● **EXERCISE OBJECTIVE**:
Below are some records; output exactly the lines from the line with "common name: blue wildebeest" to the line with "A: Sequence-level.", both ends kept, and nothing more.

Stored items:
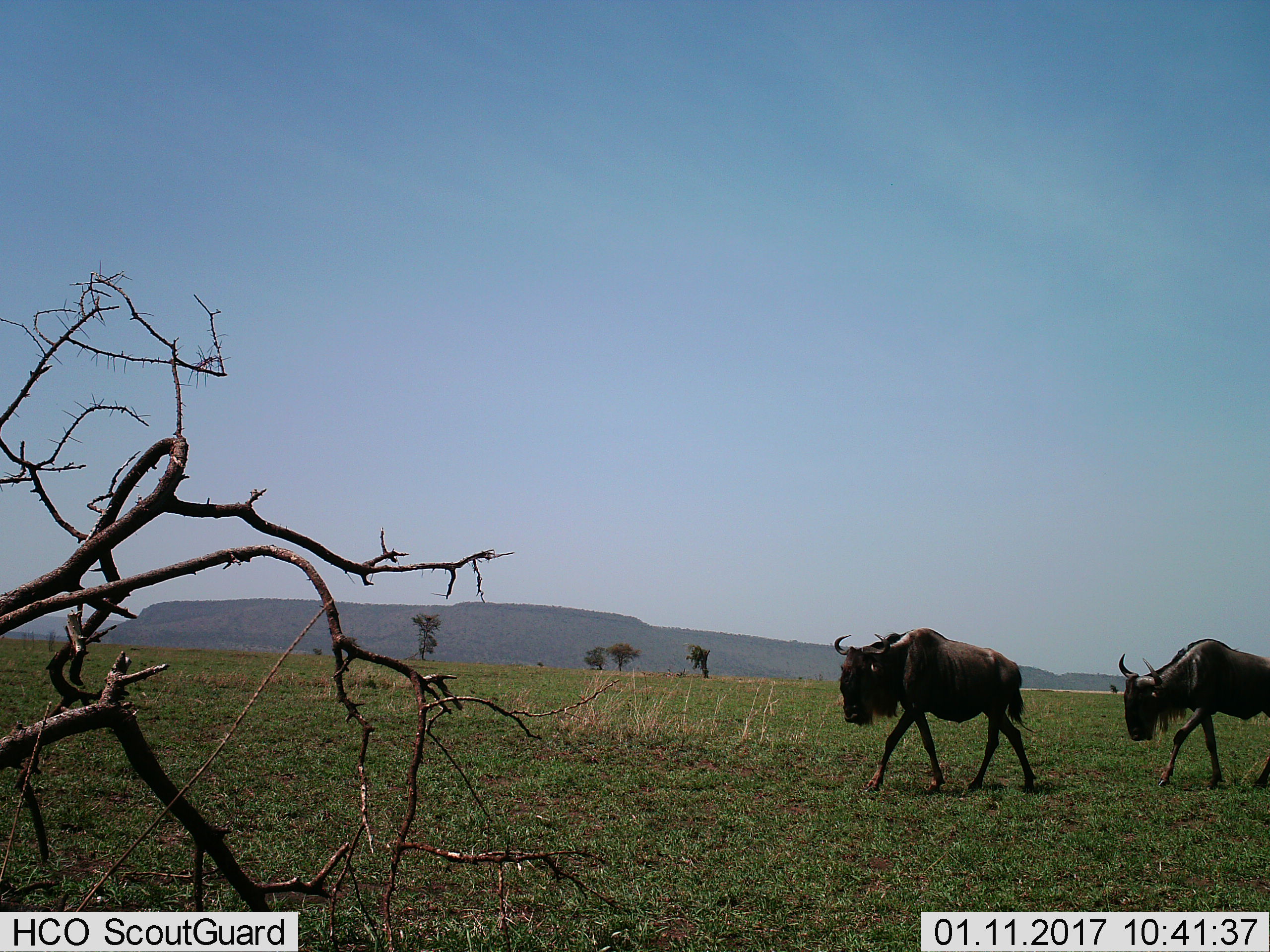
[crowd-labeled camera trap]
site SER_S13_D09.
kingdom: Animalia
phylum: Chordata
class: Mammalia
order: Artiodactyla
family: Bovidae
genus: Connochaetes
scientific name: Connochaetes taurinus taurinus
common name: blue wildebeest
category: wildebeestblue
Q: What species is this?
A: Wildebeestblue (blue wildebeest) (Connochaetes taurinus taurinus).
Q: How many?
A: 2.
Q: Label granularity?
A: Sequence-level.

--

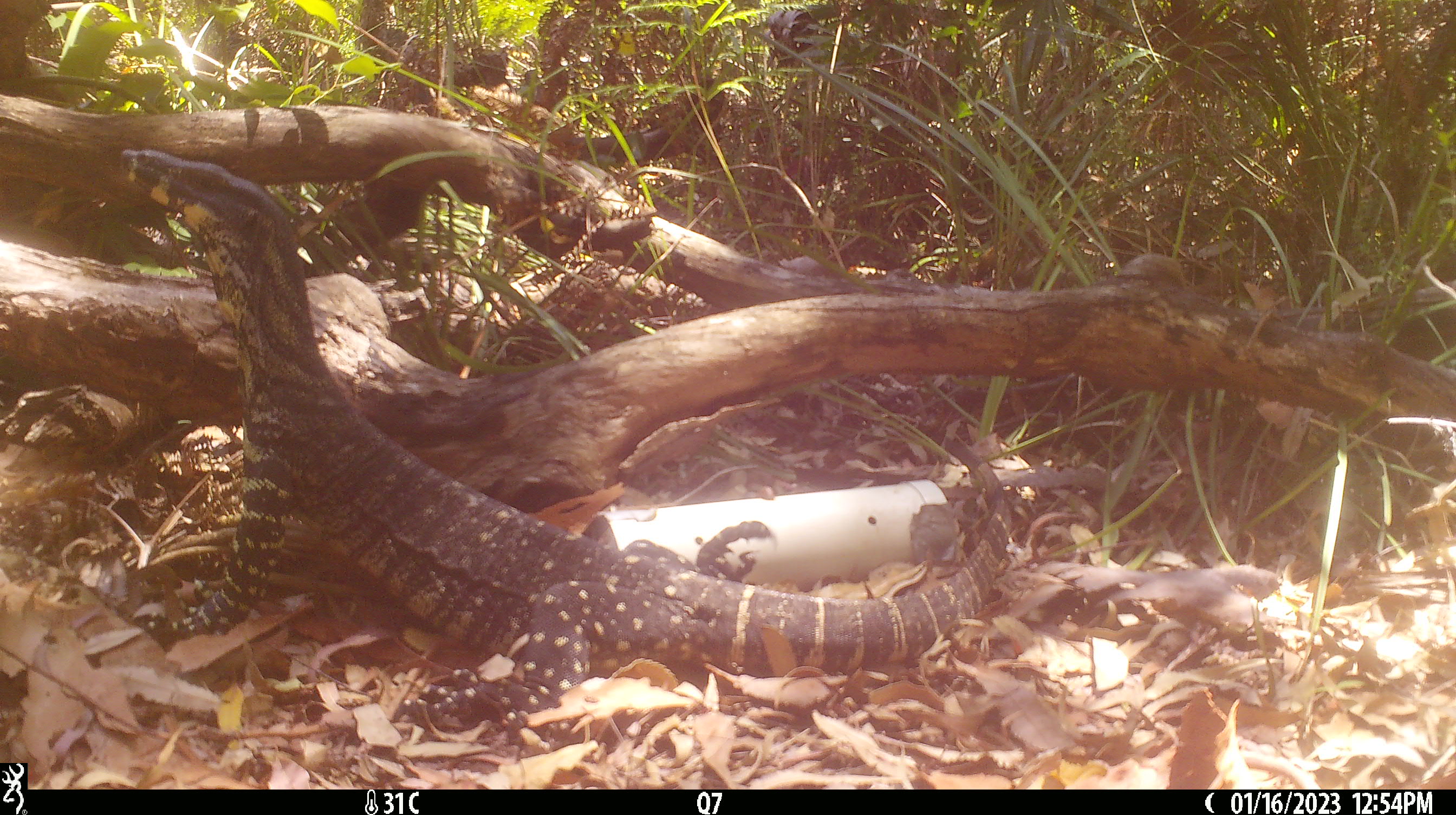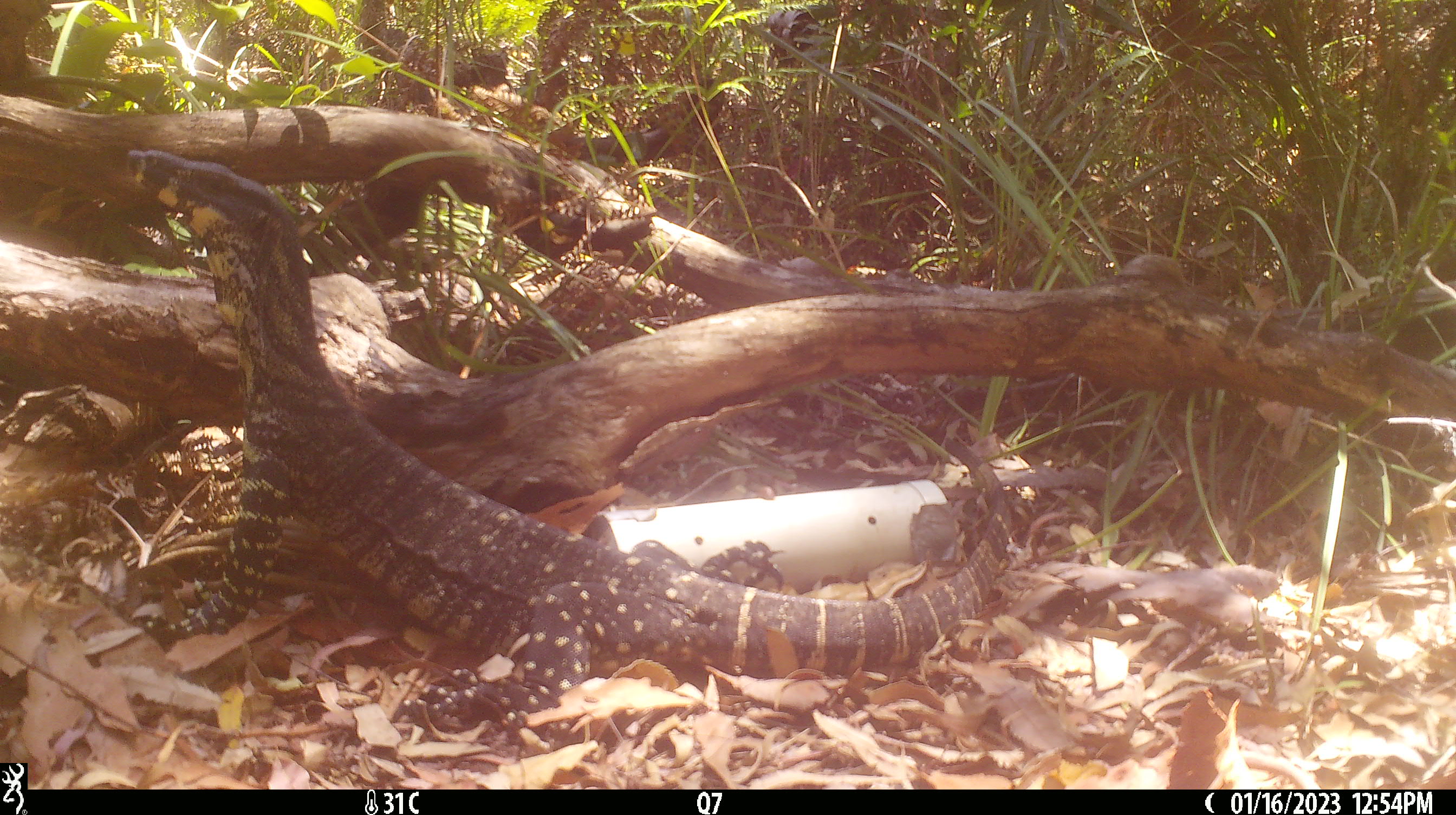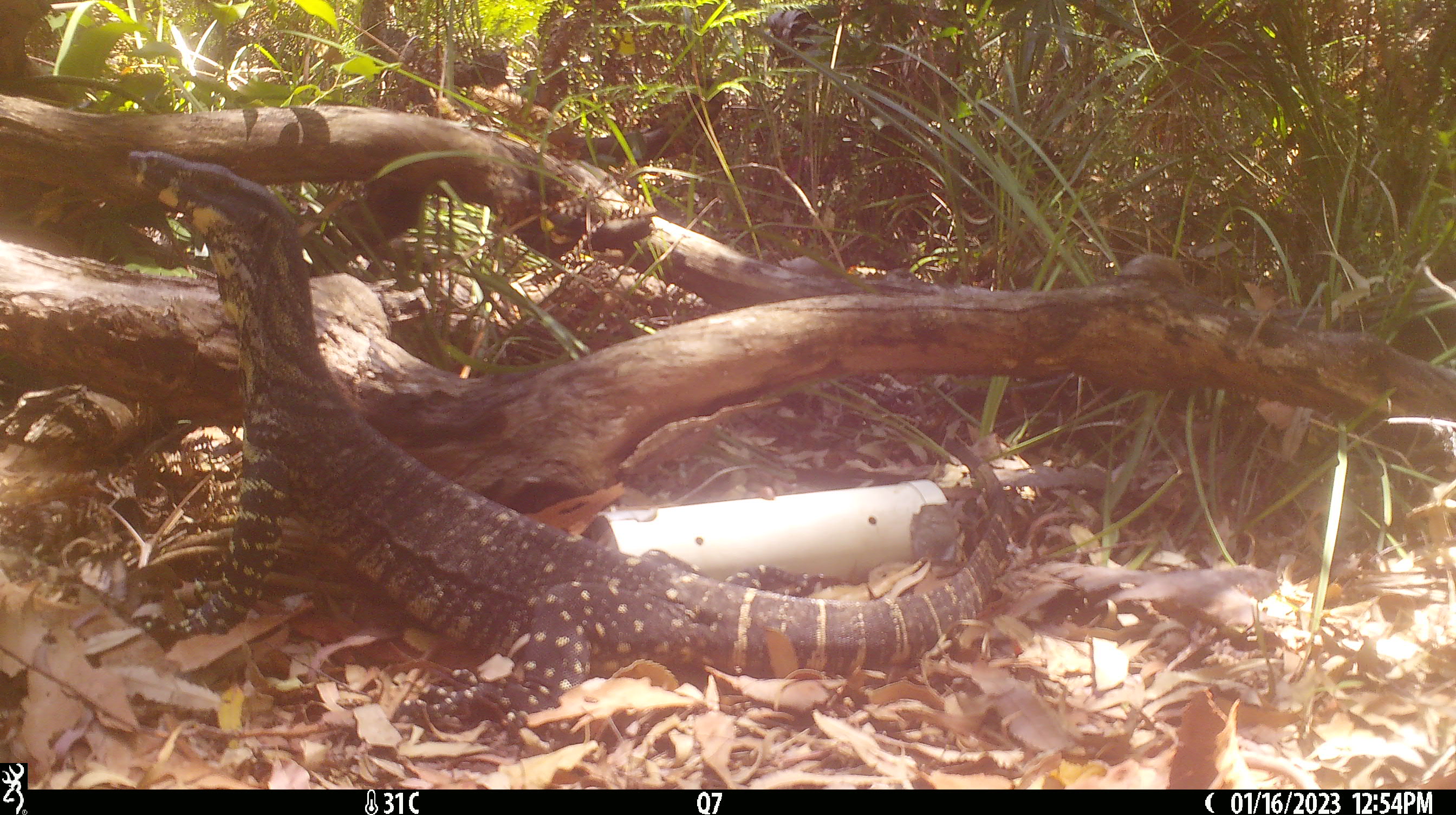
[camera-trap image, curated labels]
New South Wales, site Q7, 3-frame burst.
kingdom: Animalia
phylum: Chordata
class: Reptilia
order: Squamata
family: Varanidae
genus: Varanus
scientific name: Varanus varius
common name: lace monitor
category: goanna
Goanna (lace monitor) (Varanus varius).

...

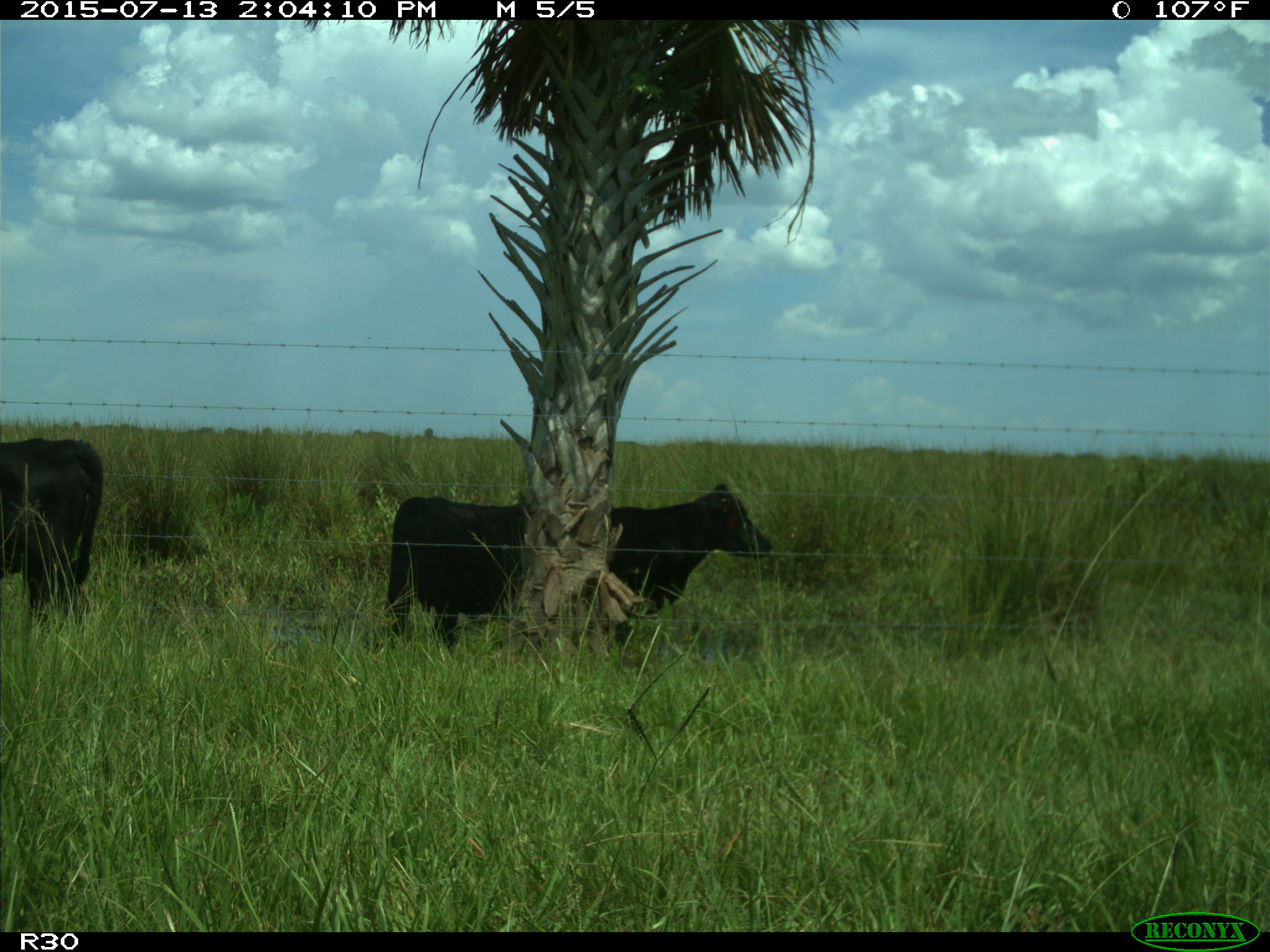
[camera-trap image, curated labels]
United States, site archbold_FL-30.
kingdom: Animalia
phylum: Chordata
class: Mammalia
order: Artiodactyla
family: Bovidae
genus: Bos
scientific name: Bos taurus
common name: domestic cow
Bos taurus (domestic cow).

● **RESPONSE TO THE TASK**:
common name: blue wildebeest
category: wildebeestblue
Q: What species is this?
A: Wildebeestblue (blue wildebeest) (Connochaetes taurinus taurinus).
Q: How many?
A: 2.
Q: Label granularity?
A: Sequence-level.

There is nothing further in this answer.